How ```def get_customers(yearmonth)``` works?

Screen Link: https://app.dataquest.io/m/468/business-metrics/8/churn-rate

DQ Code:

def get_customers(yearmonth):
    year = yearmonth//100
    month = yearmonth-year*100
    date = dt.datetime(year, month, 1)
    
    return ((subs["start_date"] < date) & (date <= subs["end_date"])).sum()

I couldn’t understand how this function works.

Specially the subs[“start_date”]. how will the function recognize which row to get to compare with date?

What tricks me is that this function will be applied to

churn["total_customers"] = churn["yearmonth"].apply(get_customers)

It’s totally understandable that it will iterate row by row, but how the function will iterate on subs[“start_date”] subs[“end_date”] ?

3 Likes

It automatically compares each row in subs["start_date"] with date. Same for the comparison with subs["end_date"].

How it compares each row with date will lead you to trying to understand how the source code is implemented/designed, which is not necessary to get into. But you can look up Vectorization in Numpy or Pandas to try and understand this. Broadly speaking, it’s about applying a particular operation to multiple rows or columns without explicitly looping over each value in those rows or columns and is much faster than traditional loops.

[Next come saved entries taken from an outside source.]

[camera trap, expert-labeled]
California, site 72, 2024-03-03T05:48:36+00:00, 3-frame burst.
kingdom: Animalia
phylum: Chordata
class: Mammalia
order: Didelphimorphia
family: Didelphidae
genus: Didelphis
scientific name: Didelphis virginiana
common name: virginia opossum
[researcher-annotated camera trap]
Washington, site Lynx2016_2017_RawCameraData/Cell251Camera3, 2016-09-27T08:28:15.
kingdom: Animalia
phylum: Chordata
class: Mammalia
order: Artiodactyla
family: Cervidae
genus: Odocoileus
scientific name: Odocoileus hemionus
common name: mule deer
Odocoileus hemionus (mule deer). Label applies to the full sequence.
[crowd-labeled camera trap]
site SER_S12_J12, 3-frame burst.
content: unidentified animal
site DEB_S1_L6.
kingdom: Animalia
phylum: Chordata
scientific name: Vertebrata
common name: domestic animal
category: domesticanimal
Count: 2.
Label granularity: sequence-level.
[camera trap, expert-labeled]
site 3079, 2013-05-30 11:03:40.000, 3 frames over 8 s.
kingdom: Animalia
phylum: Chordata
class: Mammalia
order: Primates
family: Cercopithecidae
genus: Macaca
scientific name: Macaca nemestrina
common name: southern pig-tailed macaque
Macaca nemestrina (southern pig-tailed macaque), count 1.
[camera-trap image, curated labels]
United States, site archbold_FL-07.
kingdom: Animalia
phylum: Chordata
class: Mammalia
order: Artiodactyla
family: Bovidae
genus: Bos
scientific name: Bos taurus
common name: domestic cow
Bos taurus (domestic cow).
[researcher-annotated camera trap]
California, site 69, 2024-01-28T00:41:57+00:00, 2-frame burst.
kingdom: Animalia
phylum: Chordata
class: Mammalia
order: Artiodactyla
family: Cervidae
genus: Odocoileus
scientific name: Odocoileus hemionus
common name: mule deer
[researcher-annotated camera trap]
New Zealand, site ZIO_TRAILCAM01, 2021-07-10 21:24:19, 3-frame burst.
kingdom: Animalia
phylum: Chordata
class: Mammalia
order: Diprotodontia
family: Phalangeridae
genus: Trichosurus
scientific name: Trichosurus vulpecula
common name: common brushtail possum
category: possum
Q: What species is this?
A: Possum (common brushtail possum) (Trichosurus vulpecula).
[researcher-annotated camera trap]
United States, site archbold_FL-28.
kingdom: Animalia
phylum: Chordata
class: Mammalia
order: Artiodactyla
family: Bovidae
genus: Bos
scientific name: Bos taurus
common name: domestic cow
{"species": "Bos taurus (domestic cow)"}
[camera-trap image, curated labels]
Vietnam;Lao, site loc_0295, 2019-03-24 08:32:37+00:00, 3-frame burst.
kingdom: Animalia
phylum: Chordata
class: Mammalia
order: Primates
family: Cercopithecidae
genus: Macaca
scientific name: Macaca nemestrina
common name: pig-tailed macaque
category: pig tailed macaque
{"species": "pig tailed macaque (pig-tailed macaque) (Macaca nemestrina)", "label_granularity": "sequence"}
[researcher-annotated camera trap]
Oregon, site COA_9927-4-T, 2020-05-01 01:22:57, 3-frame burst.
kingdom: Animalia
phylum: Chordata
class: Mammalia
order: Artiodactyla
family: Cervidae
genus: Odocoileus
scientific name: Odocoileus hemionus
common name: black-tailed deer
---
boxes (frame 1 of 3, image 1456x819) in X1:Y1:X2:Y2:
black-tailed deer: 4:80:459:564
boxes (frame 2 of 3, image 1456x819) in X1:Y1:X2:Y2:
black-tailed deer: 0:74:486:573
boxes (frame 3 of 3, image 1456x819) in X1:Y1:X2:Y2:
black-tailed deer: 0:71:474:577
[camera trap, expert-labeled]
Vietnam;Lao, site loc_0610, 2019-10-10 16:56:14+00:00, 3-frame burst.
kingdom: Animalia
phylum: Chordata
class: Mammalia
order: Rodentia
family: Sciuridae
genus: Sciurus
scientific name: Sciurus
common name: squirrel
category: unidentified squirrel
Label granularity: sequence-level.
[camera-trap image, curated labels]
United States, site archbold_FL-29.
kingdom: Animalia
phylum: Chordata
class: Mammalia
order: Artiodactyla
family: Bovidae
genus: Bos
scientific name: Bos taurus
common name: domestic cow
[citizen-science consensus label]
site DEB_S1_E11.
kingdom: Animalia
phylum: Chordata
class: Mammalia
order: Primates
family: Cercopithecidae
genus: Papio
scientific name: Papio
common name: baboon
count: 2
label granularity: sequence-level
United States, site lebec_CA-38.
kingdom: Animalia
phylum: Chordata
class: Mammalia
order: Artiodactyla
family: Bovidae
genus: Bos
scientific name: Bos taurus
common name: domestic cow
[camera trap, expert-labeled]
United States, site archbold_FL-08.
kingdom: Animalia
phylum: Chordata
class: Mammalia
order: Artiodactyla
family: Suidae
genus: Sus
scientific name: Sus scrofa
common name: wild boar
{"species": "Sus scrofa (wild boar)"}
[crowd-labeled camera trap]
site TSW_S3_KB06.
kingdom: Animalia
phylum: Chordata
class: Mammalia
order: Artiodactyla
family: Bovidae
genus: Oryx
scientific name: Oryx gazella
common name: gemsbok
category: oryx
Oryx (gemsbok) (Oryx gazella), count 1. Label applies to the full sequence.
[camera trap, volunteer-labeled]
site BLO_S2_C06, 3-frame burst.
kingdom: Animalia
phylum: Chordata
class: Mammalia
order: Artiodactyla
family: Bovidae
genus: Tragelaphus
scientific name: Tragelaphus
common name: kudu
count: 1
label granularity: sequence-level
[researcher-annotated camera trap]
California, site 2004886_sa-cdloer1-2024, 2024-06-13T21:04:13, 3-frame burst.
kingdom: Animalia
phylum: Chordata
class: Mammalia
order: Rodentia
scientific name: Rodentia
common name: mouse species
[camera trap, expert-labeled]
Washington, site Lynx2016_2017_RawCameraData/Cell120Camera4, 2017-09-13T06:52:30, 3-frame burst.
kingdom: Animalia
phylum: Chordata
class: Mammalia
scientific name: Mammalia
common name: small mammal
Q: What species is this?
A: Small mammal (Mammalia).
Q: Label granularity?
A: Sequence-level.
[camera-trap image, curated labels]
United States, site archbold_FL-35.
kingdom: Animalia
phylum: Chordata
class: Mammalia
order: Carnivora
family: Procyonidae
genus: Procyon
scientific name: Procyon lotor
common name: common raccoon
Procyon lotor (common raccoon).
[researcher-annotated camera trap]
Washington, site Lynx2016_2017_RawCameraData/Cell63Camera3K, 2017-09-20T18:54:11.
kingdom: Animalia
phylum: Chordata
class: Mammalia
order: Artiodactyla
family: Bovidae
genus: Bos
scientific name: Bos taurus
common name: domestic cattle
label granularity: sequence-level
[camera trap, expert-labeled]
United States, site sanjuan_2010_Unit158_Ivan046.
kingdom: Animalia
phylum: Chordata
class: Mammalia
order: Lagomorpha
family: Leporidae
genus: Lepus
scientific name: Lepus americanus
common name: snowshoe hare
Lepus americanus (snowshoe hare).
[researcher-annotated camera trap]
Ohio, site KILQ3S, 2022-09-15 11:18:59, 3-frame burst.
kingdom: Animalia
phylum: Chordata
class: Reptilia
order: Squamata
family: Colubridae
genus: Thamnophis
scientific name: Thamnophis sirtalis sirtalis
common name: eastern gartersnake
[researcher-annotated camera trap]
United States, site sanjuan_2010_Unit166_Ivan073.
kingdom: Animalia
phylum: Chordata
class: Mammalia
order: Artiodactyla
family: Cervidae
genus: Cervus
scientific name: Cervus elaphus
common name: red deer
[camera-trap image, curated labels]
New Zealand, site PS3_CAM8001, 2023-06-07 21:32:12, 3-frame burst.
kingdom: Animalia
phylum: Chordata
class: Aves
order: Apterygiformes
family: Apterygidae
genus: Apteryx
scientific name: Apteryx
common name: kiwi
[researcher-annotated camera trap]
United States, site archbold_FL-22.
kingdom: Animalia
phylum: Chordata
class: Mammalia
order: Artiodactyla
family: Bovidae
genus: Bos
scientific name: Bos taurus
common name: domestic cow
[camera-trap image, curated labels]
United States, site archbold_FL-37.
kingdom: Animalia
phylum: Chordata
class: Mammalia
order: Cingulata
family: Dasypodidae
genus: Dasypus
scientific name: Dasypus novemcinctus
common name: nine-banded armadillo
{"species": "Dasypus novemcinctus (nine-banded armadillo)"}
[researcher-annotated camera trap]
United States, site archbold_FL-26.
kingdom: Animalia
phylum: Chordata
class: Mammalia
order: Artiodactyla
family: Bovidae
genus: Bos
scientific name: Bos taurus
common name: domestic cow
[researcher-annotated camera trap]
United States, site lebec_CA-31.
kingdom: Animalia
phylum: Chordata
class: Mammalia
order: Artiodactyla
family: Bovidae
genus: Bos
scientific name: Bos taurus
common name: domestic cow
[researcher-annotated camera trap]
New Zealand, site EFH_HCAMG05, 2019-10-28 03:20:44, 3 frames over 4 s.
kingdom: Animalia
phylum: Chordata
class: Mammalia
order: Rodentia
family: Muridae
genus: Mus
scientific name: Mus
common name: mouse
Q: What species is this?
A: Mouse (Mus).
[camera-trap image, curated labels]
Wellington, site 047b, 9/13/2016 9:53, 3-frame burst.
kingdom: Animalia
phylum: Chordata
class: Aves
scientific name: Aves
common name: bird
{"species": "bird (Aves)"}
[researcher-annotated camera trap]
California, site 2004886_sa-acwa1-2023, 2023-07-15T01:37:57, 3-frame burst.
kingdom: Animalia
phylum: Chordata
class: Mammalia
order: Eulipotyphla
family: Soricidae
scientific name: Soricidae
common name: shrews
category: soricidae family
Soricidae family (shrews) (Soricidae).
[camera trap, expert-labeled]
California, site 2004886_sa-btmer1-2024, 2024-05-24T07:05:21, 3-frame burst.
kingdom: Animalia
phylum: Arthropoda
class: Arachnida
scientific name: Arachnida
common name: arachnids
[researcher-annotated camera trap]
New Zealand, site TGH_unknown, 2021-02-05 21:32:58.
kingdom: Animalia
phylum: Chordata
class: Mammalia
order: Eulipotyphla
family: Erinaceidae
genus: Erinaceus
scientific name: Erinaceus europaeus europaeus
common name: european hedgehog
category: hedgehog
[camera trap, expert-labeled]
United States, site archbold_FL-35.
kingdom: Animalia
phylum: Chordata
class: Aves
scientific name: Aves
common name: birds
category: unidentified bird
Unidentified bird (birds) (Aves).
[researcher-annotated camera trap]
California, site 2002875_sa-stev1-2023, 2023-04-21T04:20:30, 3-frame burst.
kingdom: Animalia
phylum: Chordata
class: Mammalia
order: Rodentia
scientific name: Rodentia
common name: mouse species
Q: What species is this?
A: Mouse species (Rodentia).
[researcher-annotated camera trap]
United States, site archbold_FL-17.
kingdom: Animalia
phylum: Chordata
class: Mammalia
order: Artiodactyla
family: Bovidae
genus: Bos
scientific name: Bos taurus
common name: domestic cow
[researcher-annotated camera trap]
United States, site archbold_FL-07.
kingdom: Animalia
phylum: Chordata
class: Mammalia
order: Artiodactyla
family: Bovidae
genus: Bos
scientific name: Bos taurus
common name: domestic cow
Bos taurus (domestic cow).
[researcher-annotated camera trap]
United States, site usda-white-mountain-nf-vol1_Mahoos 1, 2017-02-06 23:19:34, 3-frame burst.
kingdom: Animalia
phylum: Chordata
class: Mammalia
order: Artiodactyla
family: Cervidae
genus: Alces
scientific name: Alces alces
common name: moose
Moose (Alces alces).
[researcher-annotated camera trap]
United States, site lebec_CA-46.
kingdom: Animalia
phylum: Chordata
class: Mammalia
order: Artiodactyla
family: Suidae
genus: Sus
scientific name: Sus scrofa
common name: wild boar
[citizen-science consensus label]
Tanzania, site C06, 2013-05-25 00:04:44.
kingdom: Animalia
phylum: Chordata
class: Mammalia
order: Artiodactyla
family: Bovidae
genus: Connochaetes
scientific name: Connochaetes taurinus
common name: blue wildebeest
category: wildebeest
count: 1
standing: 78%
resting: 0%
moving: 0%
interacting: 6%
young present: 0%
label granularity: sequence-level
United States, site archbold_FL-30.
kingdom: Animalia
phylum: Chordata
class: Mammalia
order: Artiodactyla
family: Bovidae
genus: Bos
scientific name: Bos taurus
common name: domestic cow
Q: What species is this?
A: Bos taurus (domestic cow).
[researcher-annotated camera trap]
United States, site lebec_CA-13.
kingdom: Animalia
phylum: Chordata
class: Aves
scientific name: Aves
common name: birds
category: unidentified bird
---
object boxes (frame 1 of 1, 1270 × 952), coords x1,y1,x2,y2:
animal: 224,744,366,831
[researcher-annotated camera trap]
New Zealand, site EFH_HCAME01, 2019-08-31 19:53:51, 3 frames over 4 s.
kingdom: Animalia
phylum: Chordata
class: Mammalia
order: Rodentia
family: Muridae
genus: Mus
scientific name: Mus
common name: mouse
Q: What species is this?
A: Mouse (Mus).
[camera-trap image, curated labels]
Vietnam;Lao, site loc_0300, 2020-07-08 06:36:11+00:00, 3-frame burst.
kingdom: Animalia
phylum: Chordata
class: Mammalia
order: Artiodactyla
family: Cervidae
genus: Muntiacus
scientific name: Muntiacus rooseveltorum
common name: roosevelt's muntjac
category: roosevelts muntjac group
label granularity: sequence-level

return ((subs["start_date"] < date) & (date <= subs["end_date"])).sum()

(subs["start_date"] < date) will give a Series where each row will be either True or False depending on the comparison. Same for (date <= subs["end_date"]).

The & operation will perform an and operation on the two Series, and will result in a Series with either True or False for its rows.

And then sum() will find out how many rows in that Series are True.

3 Likes

@boufatma.saraa You can learn more about this by checking out Khan Academy’s Algebra videos, for this one watch this Scaler Multiplication, In simple words, it automatically makes comparison with each element in the vector.

1 Like

WHat happens if we use ‘and’ instead of ‘&’ in the return statement?

You should try it out and see what happens.

If you have further questions please create a separate post for it since it’s not related to the original question.